[Object detection data]
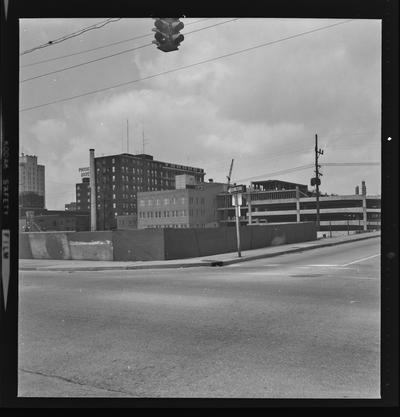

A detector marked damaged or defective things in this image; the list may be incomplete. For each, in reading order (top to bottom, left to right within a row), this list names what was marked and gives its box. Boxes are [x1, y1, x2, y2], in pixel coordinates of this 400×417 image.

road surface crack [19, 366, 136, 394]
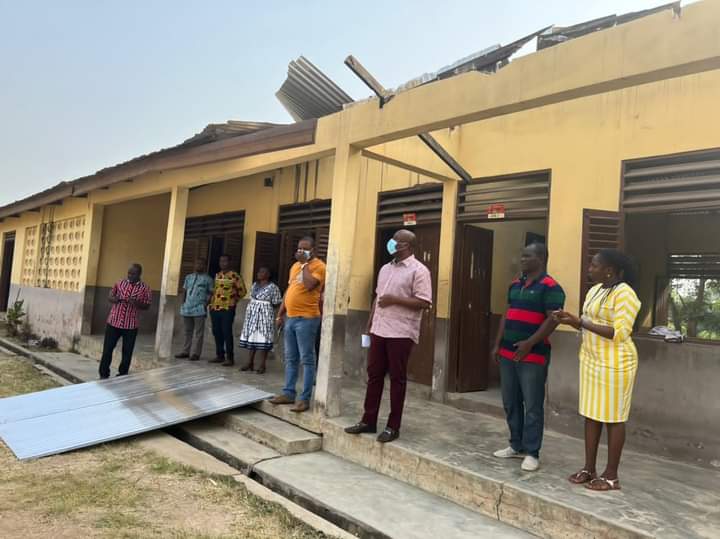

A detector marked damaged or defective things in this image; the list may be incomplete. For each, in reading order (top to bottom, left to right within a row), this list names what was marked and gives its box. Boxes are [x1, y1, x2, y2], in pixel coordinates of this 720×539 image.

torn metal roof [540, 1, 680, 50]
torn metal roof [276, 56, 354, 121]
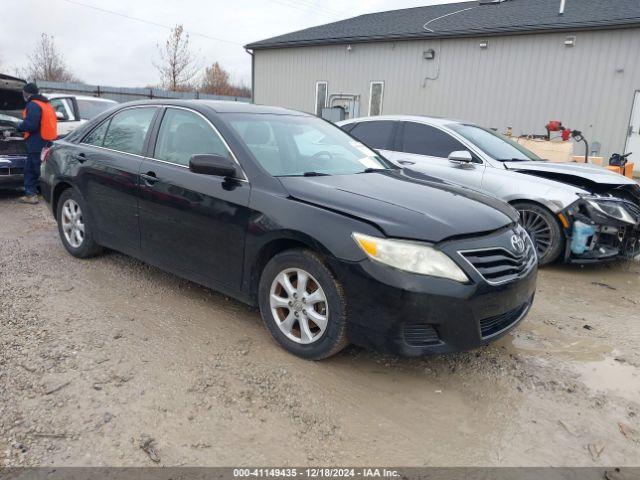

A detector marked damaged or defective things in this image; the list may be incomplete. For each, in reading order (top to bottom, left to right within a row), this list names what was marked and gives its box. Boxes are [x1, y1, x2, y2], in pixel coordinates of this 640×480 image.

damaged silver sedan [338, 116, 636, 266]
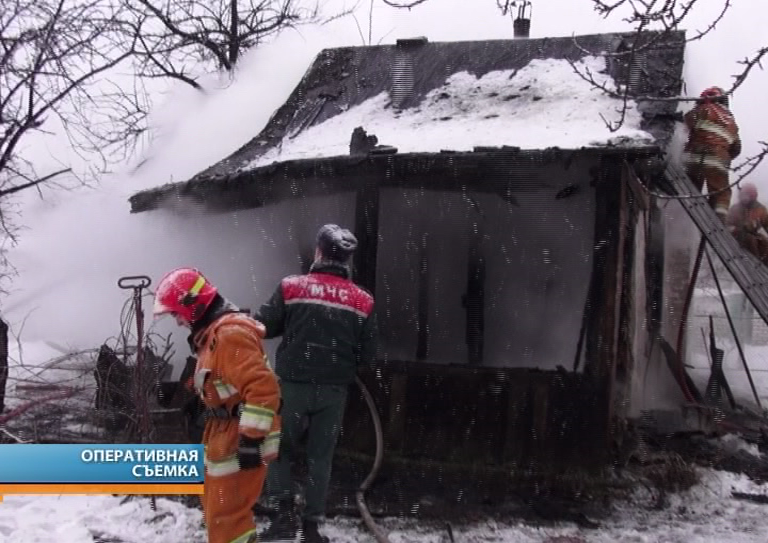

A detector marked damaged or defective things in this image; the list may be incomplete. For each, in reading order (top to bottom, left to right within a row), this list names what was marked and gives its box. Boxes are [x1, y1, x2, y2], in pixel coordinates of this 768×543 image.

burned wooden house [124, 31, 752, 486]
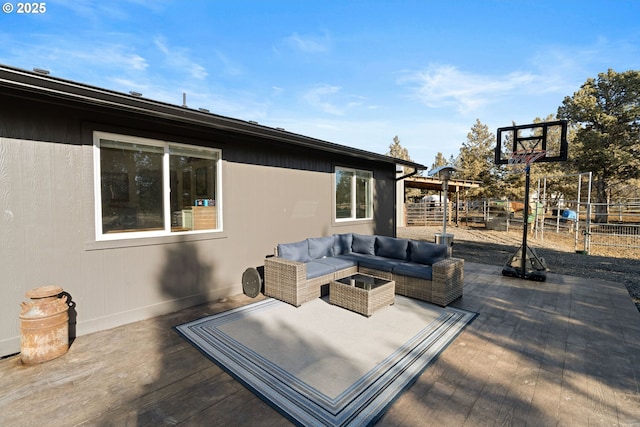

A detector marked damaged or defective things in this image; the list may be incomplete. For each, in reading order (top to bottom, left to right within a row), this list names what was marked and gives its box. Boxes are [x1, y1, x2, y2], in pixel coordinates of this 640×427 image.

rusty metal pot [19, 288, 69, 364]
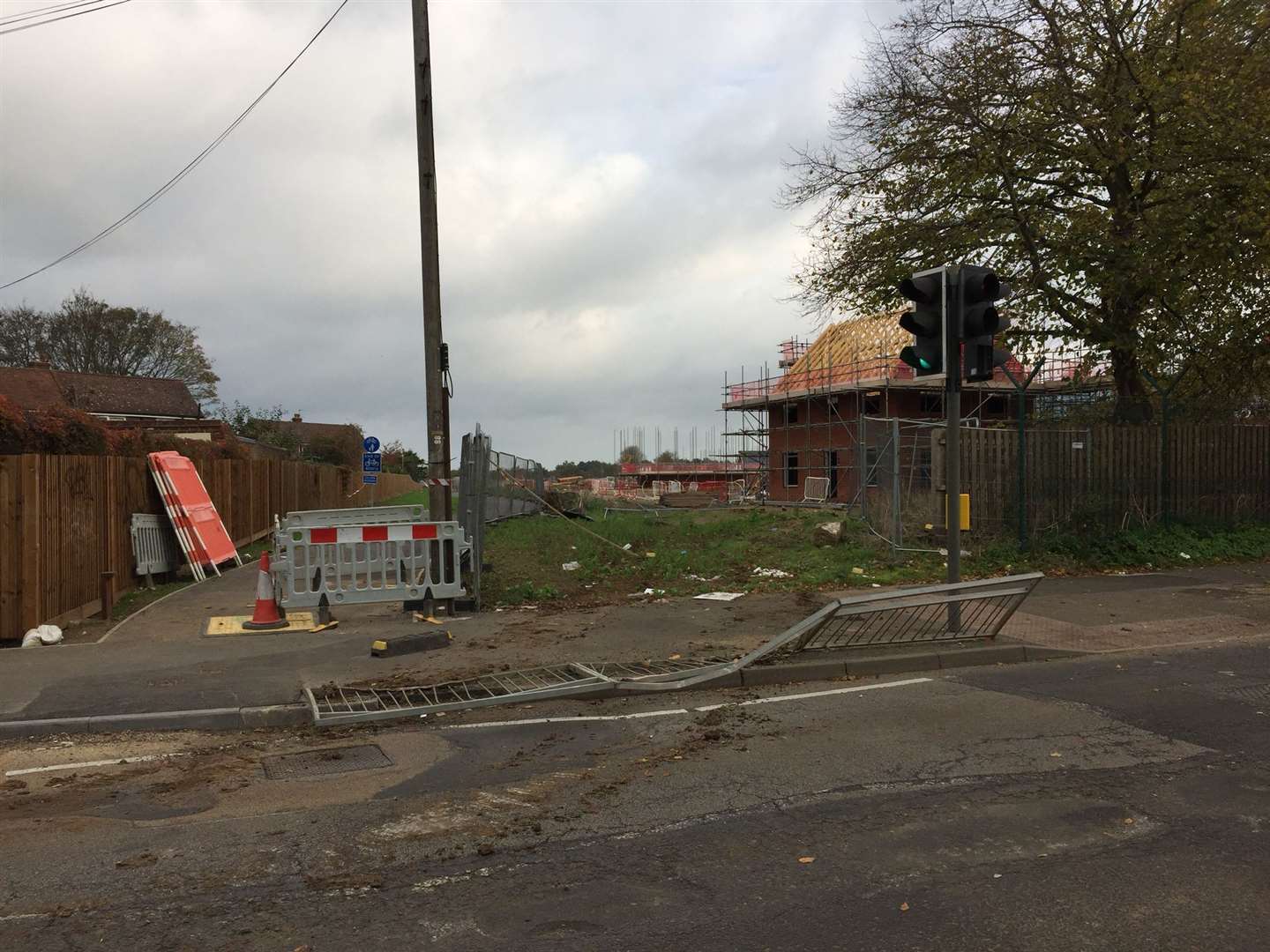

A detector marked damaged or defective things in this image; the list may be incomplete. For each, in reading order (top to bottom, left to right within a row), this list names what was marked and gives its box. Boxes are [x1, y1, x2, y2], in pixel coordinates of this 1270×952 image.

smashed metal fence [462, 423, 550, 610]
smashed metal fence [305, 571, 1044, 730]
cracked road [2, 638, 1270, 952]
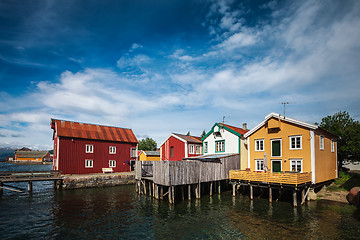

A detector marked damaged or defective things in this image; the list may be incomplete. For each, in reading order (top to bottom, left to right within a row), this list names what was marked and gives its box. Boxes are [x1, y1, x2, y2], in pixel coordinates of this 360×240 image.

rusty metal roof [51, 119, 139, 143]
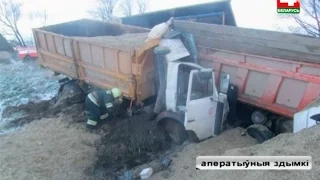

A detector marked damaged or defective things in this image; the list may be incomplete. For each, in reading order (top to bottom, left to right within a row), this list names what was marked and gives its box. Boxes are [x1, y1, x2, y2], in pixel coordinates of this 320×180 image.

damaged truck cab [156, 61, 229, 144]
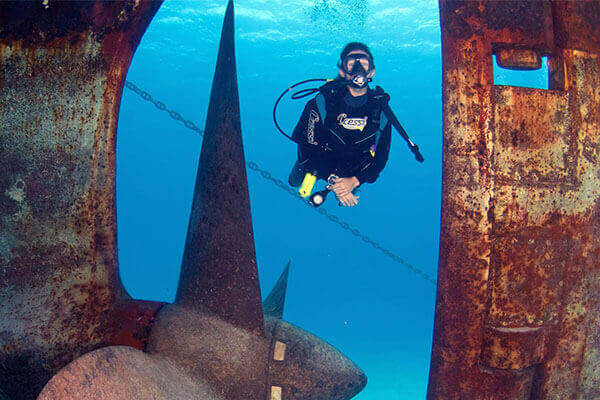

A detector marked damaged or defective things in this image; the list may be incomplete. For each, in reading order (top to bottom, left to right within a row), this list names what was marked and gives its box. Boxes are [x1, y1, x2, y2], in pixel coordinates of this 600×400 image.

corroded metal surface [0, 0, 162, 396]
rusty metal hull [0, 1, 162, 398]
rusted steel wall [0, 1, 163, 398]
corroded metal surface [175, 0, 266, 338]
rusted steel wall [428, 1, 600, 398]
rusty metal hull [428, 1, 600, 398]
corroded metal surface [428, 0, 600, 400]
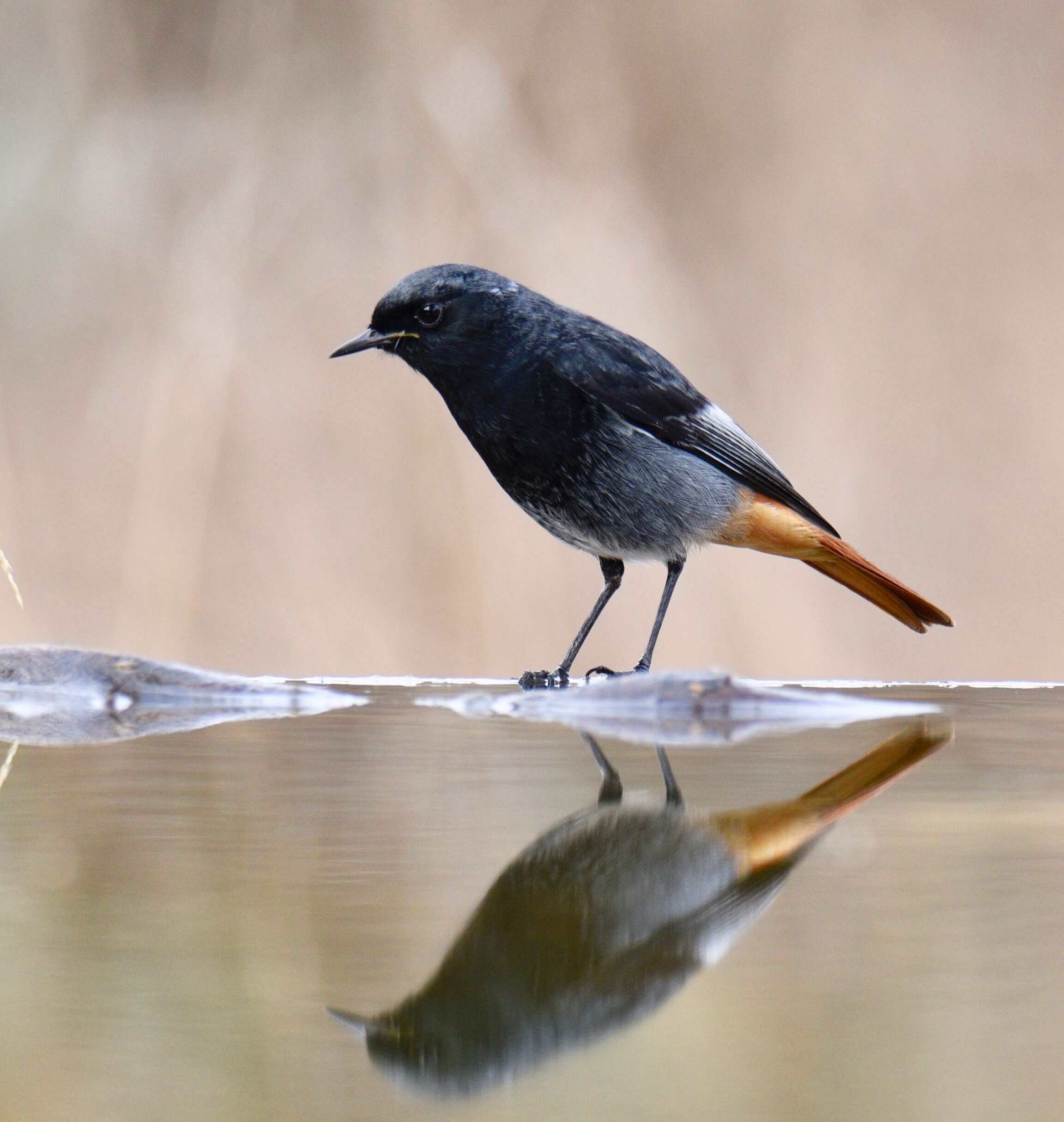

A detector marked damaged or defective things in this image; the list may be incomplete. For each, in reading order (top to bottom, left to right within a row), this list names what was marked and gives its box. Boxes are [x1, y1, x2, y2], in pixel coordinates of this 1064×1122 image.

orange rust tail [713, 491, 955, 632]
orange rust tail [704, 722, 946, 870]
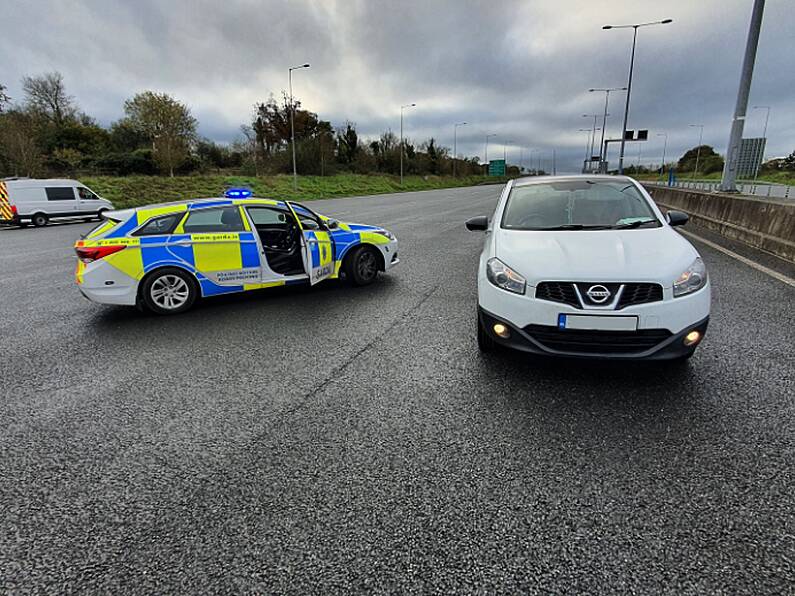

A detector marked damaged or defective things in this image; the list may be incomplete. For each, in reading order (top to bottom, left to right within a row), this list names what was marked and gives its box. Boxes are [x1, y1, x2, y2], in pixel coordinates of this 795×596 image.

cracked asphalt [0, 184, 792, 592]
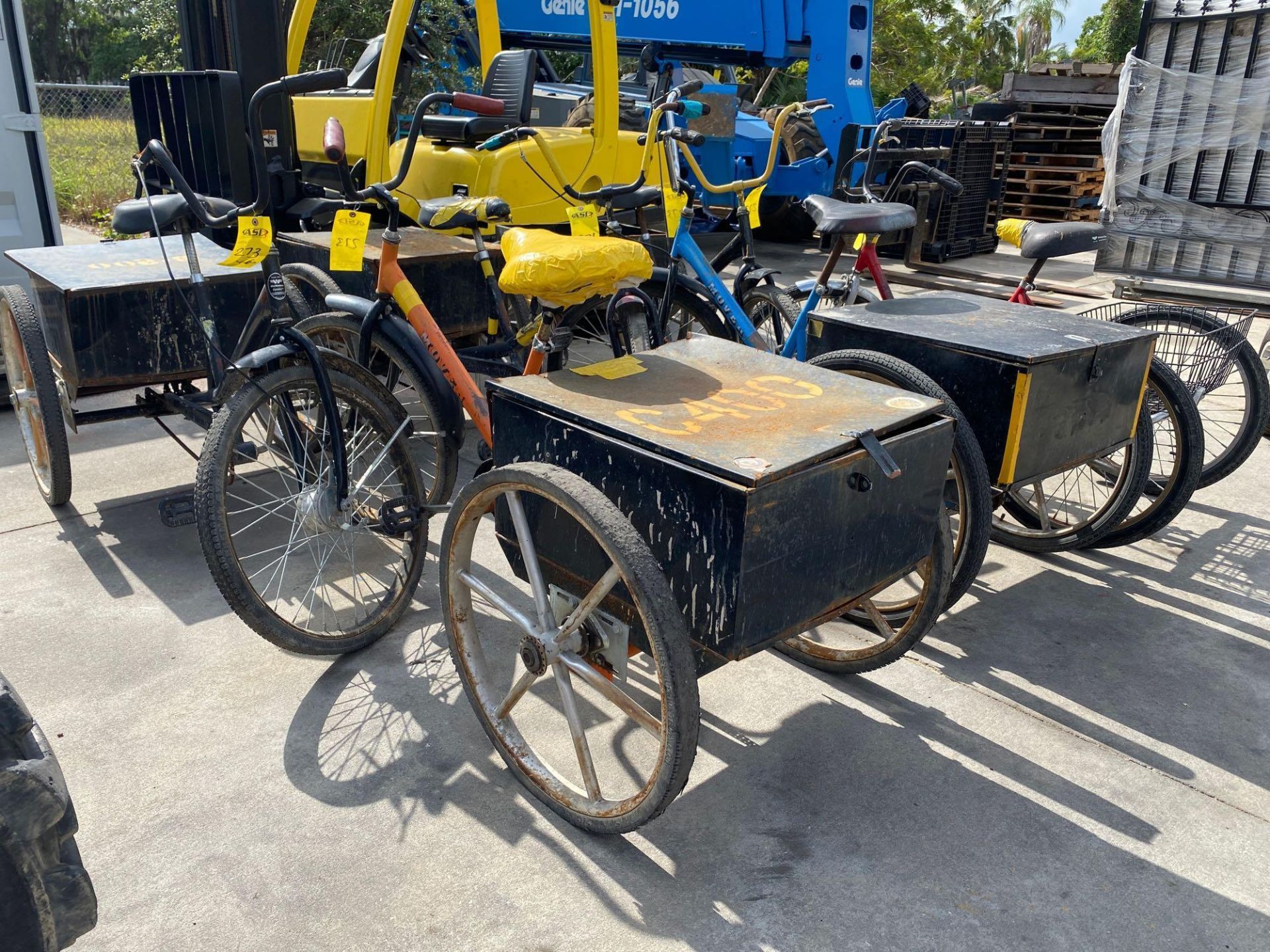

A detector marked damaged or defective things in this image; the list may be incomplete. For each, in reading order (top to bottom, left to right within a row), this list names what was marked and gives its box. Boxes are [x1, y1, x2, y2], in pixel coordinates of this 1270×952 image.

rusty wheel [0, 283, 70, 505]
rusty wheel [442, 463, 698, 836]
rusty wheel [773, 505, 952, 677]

--- Written exercise ---
Output every line of the items above as a numbered list, leaving out blank lines and the pictures.

--- Full response ---
1. A detector marked damaged or defective things in this image; the list may be incomplete. For each, in reading order (top to bottom, left to right within a row), this list names what was marked and gives its box. Boxes are [x1, y1, x2, y2], in pixel coordinates of this 400×417 image.
2. road surface crack [19, 366, 136, 394]
3. A detector marked damaged or defective things in this image; the list may be incomplete. For each, in reading order (top to bottom, left to right within a row), this list names what was marked and gives its box. Boxes are [x1, y1, x2, y2], in pixel coordinates of this 720×539 image.
4. torn metal roof [540, 1, 680, 50]
5. torn metal roof [276, 56, 354, 121]
6. A detector marked damaged or defective things in this image; the list may be incomplete. For each, in reading order (top to bottom, left to right within a row), this list names what was marked and gives its box. Boxes are [x1, y1, x2, y2], in pixel coordinates of this 640×480 image.
7. damaged silver sedan [338, 116, 636, 266]
8. A detector marked damaged or defective things in this image; the list may be incomplete. For each, in reading order (top to bottom, left to right within a row), this list names what was marked and gives its box. Boxes are [x1, y1, x2, y2], in pixel coordinates of this 768×543 image.
9. burned wooden house [124, 31, 752, 486]
10. A detector marked damaged or defective things in this image; the list may be incomplete. For each, in reading order (top to bottom, left to right within a row), this list names what was marked and gives its box. Boxes are [x1, y1, x2, y2], in pixel coordinates of this 640×427 image.
11. rusty metal pot [19, 288, 69, 364]
12. A detector marked damaged or defective things in this image; the list may be incomplete. For each, in reading order (top to bottom, left to right within a row), this list names what was marked and gives its box. Boxes are [x1, y1, x2, y2], in pixel coordinates of this 1270×952 image.
13. smashed metal fence [462, 423, 550, 610]
14. smashed metal fence [305, 571, 1044, 730]
15. cracked road [2, 638, 1270, 952]
16. A detector marked damaged or defective things in this image; the list may be incomplete. For each, in reading order (top to bottom, left to right within a row), this list names what was marked and gives its box. Boxes are [x1, y1, x2, y2], in pixel coordinates of this 360×240 image.
17. rusty metal roof [51, 119, 139, 143]
18. A detector marked damaged or defective things in this image; the list may be incomplete. For each, in reading order (top to bottom, left to right within a row), this list names what was marked and gives its box. Boxes are [x1, y1, x2, y2], in pixel coordinates of this 320×180 image.
19. damaged truck cab [156, 61, 229, 144]
20. A detector marked damaged or defective things in this image; the list may be incomplete. For each, in reading order (top to bottom, left to right within a row), this list names what was marked and gives its box. Boxes are [x1, y1, x2, y2], in pixel coordinates of this 600×400 image.
21. corroded metal surface [0, 0, 162, 396]
22. rusty metal hull [0, 1, 162, 398]
23. rusted steel wall [0, 1, 163, 398]
24. corroded metal surface [175, 0, 266, 338]
25. rusted steel wall [428, 1, 600, 398]
26. rusty metal hull [428, 1, 600, 398]
27. corroded metal surface [428, 0, 600, 400]
28. A detector marked damaged or defective things in this image; the list may be incomplete. For each, in reading order (top to bottom, left to right within a row), this list names what was marked and gives its box. Boxes are [x1, y1, x2, y2], in pixel coordinates of this 1064×1122 image.
29. orange rust tail [713, 491, 955, 632]
30. orange rust tail [704, 722, 946, 870]
31. A detector marked damaged or defective things in this image; the list may be incomplete. For each, in reading order (top to bottom, left to right within a row), this list names what was marked and gives its box. Boxes are [x1, y1, x2, y2], in pixel coordinates of this 795×596 image.
32. cracked asphalt [0, 184, 792, 592]
33. A detector marked damaged or defective things in this image; the list may be incomplete. For each, in reading order (top to bottom, left to right within a row), this list names what was marked and gives its box. Boxes are [x1, y1, x2, y2], in pixel coordinates of this 1270×952 image.
34. rusty wheel [0, 283, 70, 505]
35. rusty wheel [442, 463, 698, 836]
36. rusty wheel [773, 505, 952, 677]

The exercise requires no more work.